What is your favorite memory from an ASTEP program?

It happens every year. Putting together a devised piece of theatre in a few weeks is no easy task. There is always the question of how/will it get done? It always does somehow, which is truly a miracle to behold. But it’s the little, fleeting moments that affect me the deepest. To observe a young person see their best friend, their younger sibling, their mom in a new light is inspiring. Watching Wesley (a magical kid) watching his grandmother proudly telling her story on stage in front of an audience is a moment I’ll never forget. And to see students begin to see themselves with fresh eyes, more loving and compassionate, moving from “can’t” to “can” is like watching hope and love in action.
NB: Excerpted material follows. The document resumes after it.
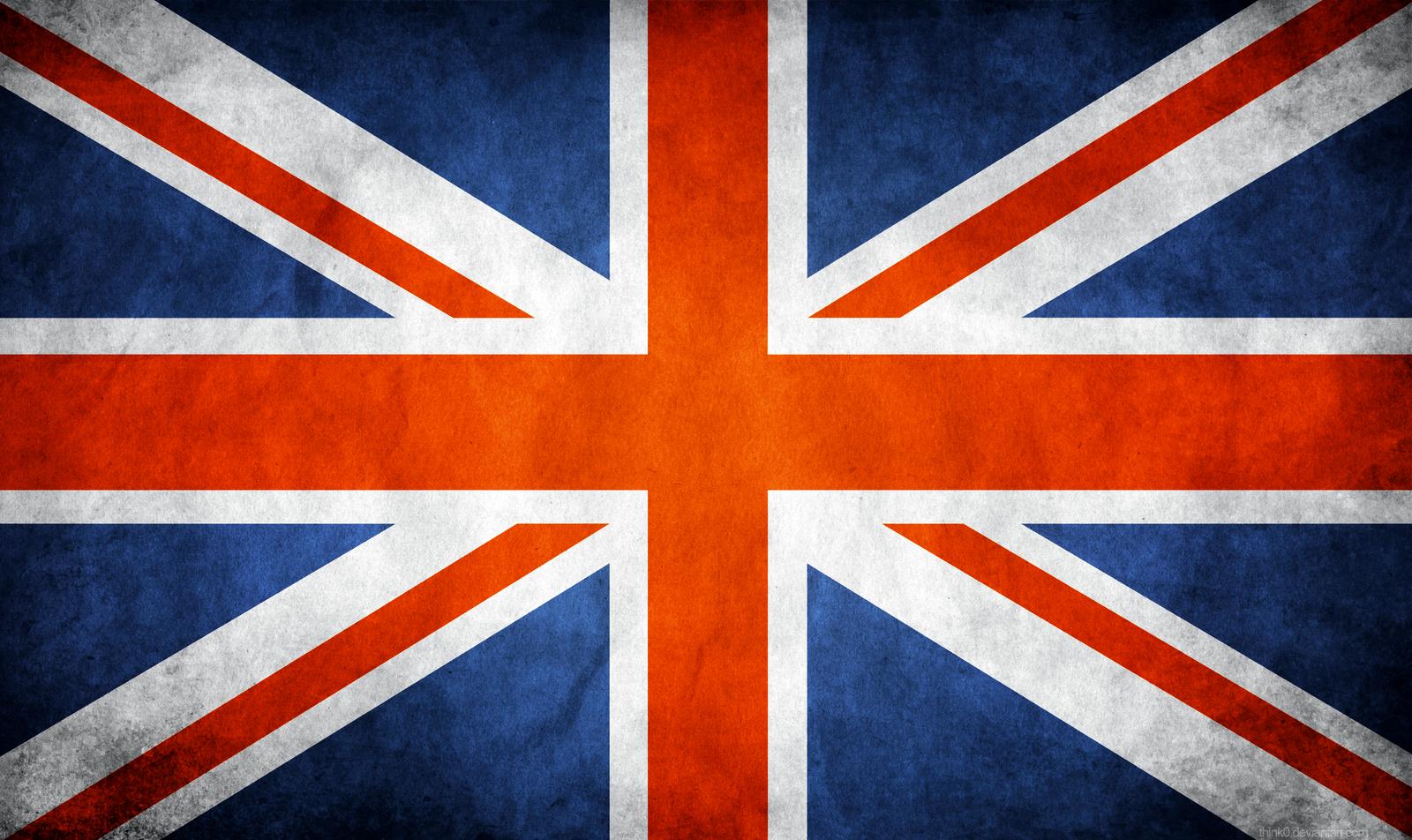 wallpaper hdtv widescreen great britain united kingdom grunge flag 1600x952
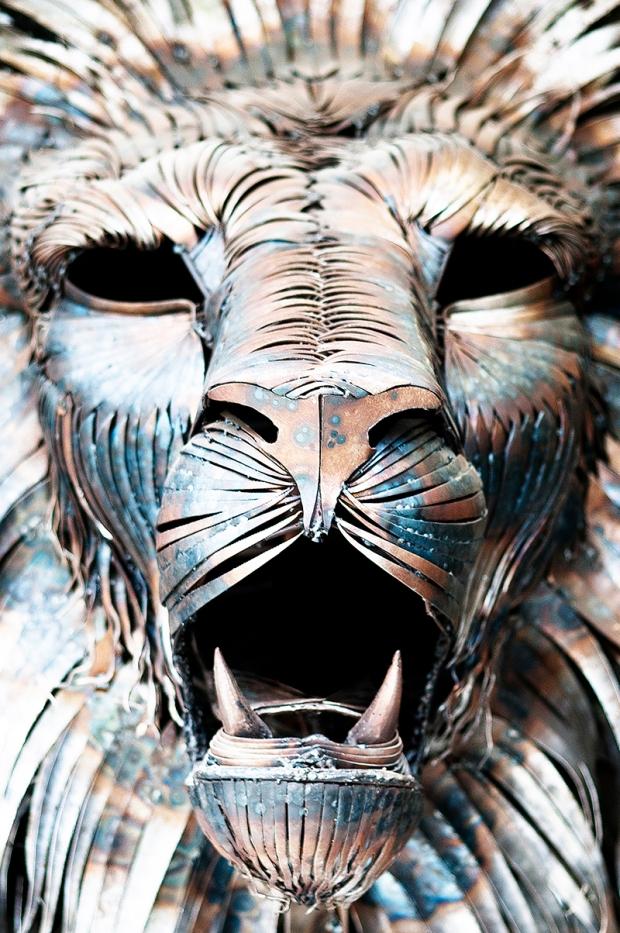 selçuk-yılmaz-aslan-heykeli-5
Why is arts education important?
Without arts education, a powerful tool for growth and creativity would be missing and a vital outlet for positive self expression wouldn’t exist. When survival is the daily focus, the arts can easily be brushed aside. When we thoughtfully shine a spotlight on the creative side, survival suddenly has a new ally, friend and advisor and a new world of possibility is discovered or created.

What do you hope your students gain from your time with them?
I hope that students will leave thinking more strategically, focusing on their abilities more than their obstacles. I hope they care for themselves and their community more compassionately and with great love.

What have you learned from your students?
So much more than I could ever hope to teach them.

Any advice to share for new ASTEP volunteers?
Go in with an open mind and open heart. Inspiration just needs a little coaxing to ignite, then all things are all possible. Enjoy every moment!

Thank you, Ryan, for all that you do! This work is possible because of people like you!



Volunteer Spotlight: Kelly Burns

This week, our Volunteer Spotlight is on Kelly Burns!

Why do you volunteer with ASTEP?
I volunteered with ASTEP because I loved their mission. Art education is so important, and art can be a powerful tool to grow community.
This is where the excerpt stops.